La mère d’Ilan Halimi soutient le film d’Alexandre Arcady

Par Mickabenda @judaicine

« Je tenais à ce que ce long-métrage ait une portée éducative. Ce drame ne serait pas arrivé si les jeunes étaient mieux éduqués », insiste-t-elle.

Allusion à l’antisémitisme, dont elle estime qu’Ilan a été la victime, mais aussi à la violence gratuite qui se répand dans la société française, « où l’on tue pour un oui, pour un non ».

« Je voulais aussi que le film témoigne de la bonté et du caractère solaire d’Ilan, poursuit Ruth Halimi. C’était un bon vivant, le cœur sur la main. Le jour où la jeune fille est venue l’appâter dans la boutique de téléphonie, il était en train de remplacer un ami au travail. »

Le film sera nourri de flashbacks sur la vie d’Ilan.

Aujourd’hui encore, la maman (séparée de son mari) a du mal à évoquer le procès où elle a dû faire face au tueur et à ses complices; elle s’emporte contre les ratés de l’enquête, et particulièrement contre la psychologue qui indiquait aux parents quelle position adopter par rapport aux demandes de Fofana.

« Elle nous conseillait d’être fermes, cela n’a fait que pousser les ravisseurs à le frapper, à le torturer davantage. »
Ruth Halimi n’a pas été capable de lire le livre de Morgan Sportès consacré au gang des kidnappeurs. « Au bout de quelques pages, c’était trop douloureux », dit-elle.

Le corps de son fils transféré dans un cimetière israélien, Ruth Halimi avait fait enlever le corps de son fils du cimetière de Pantin, car elle redoutait que « ses bourreaux viennent cracher sur sa tombe ».

Cette scène dramatique de l’exhumation ouvrira d’ailleurs le film d’Alexandre Arcady.

**Liste des activités**
**1.** Selon l'article, pourquoi Ruth Halimi a-t-elle fait retirer le corps de son fils du cimetière de Pantin ? Répondez en une à trois phrases.
**2.** Extrayez de l'article, sans rien y changer, le passage allant de « Le corps de son fils transféré » à « film d’Alexandre Arcady. ».
Les entrées n'ont aucun lien avec l'article.

**Données**

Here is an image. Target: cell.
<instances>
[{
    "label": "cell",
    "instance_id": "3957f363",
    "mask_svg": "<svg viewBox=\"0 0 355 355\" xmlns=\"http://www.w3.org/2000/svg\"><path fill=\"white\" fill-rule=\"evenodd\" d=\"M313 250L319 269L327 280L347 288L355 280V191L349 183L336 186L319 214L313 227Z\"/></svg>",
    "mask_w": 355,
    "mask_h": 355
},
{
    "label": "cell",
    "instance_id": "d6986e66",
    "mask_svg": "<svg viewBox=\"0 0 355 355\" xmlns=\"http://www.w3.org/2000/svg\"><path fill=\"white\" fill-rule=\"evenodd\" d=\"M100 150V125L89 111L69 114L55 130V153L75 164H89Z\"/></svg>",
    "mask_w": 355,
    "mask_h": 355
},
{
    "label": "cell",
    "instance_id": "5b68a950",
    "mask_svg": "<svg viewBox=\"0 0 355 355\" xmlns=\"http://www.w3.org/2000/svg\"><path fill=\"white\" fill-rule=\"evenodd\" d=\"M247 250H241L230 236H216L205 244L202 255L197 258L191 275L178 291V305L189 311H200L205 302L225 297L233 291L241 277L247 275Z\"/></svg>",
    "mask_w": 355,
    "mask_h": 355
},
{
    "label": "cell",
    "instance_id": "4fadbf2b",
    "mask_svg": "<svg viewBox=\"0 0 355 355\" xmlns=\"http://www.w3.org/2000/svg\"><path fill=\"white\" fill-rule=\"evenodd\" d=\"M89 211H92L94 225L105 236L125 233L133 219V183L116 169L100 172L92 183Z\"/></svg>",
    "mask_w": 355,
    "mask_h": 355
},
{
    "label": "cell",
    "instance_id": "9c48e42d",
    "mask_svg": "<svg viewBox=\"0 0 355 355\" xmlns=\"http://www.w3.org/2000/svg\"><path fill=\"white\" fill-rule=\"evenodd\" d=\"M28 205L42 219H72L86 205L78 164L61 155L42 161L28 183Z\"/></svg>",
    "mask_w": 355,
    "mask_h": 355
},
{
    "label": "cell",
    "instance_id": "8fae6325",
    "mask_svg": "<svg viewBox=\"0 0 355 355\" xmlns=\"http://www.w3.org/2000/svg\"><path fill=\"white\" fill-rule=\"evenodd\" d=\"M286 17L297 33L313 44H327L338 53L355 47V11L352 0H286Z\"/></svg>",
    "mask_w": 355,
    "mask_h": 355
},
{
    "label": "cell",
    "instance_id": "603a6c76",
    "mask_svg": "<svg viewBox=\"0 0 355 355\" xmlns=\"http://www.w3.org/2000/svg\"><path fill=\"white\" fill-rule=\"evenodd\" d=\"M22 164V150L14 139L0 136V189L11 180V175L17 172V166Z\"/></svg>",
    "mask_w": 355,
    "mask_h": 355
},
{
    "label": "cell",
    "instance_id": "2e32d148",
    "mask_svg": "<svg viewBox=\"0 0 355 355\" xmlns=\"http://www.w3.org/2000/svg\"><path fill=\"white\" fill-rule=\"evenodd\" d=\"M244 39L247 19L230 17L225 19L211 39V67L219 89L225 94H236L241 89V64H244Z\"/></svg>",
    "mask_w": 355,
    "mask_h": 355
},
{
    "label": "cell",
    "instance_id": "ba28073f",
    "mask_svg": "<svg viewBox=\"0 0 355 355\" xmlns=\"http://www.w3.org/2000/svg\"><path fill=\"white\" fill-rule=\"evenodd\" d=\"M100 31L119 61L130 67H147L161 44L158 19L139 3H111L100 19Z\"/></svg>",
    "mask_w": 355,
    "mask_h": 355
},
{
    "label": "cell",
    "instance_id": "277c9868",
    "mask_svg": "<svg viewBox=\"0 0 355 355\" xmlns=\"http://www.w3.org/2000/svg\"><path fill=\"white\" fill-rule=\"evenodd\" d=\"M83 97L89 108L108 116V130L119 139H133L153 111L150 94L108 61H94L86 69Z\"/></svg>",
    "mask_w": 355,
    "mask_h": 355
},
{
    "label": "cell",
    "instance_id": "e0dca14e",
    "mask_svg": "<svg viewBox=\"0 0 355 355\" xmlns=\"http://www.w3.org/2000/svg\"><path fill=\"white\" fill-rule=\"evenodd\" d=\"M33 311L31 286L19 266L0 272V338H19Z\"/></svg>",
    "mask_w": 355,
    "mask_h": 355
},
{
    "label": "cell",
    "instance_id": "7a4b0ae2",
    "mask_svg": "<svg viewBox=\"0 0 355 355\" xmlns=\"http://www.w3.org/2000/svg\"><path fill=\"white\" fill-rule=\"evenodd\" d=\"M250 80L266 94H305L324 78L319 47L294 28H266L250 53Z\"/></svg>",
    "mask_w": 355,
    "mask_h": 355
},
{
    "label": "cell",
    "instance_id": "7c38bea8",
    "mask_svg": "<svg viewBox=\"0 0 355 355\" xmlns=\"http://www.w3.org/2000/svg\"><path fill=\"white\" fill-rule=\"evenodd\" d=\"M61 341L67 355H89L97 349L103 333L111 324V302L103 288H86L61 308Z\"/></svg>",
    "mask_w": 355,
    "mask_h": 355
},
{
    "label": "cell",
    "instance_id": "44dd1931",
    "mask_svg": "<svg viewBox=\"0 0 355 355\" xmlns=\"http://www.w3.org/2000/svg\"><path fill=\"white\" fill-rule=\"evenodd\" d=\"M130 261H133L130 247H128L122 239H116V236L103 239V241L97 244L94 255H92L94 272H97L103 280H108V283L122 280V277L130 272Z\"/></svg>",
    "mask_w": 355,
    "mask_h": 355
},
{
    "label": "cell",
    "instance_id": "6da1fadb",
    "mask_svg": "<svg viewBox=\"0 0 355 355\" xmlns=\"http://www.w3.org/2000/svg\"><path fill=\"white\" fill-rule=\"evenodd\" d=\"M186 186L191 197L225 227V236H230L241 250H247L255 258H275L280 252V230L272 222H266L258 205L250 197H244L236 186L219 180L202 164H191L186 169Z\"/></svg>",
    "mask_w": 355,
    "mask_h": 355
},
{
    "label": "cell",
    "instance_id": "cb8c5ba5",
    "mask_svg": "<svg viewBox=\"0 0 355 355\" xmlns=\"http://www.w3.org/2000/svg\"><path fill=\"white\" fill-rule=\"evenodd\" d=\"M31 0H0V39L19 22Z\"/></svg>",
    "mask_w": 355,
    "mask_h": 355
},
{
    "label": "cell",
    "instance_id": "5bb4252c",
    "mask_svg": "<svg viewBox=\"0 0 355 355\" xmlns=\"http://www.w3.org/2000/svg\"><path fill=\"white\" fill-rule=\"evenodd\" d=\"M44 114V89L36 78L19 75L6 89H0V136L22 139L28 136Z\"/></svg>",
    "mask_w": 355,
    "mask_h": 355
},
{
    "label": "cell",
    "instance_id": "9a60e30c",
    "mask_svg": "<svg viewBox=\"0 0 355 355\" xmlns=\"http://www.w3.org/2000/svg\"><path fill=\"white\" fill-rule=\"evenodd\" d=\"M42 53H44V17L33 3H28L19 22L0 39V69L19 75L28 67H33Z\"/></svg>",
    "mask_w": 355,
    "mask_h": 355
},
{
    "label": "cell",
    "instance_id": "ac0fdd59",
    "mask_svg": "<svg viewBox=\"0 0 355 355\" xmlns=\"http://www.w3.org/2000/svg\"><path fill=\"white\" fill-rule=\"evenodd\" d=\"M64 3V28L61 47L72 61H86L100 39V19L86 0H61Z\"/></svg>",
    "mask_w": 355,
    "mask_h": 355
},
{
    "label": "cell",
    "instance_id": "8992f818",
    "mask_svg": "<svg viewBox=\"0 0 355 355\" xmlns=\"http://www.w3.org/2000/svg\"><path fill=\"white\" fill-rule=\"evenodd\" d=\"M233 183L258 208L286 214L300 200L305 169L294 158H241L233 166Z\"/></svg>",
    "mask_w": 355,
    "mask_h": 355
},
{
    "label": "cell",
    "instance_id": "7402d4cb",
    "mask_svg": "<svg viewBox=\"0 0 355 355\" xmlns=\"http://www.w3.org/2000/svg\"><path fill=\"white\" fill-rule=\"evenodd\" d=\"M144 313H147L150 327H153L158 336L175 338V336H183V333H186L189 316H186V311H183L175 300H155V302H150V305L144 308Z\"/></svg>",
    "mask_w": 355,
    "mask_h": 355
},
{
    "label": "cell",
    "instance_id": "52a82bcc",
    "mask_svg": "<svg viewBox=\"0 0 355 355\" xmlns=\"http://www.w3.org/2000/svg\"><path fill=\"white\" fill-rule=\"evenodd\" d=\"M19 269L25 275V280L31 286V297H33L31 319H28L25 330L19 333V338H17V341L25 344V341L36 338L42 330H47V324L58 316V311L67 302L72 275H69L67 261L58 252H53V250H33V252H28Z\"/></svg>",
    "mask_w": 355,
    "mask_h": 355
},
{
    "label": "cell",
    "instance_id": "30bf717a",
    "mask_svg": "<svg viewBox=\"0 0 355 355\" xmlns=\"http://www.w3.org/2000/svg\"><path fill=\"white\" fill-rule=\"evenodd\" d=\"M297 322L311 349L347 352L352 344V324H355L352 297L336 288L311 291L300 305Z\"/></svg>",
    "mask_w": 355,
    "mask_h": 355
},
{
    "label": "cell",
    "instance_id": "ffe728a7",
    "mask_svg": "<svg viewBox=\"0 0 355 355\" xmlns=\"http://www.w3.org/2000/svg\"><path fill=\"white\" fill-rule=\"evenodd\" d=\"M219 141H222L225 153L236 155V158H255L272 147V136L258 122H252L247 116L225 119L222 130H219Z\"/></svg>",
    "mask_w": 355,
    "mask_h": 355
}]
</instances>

**Réponses aux consignes**
**1.** Ruth Halimi a fait retirer le corps de son fils du cimetière de Pantin parce qu'elle redoutait que « ses bourreaux viennent cracher sur sa tombe ». Le corps a ensuite été transféré dans un cimetière israélien.

**2.**
Le corps de son fils transféré dans un cimetière israélien, Ruth Halimi avait fait enlever le corps de son fils du cimetière de Pantin, car elle redoutait que « ses bourreaux viennent cracher sur sa tombe ».

Cette scène dramatique de l’exhumation ouvrira d’ailleurs le film d’Alexandre Arcady.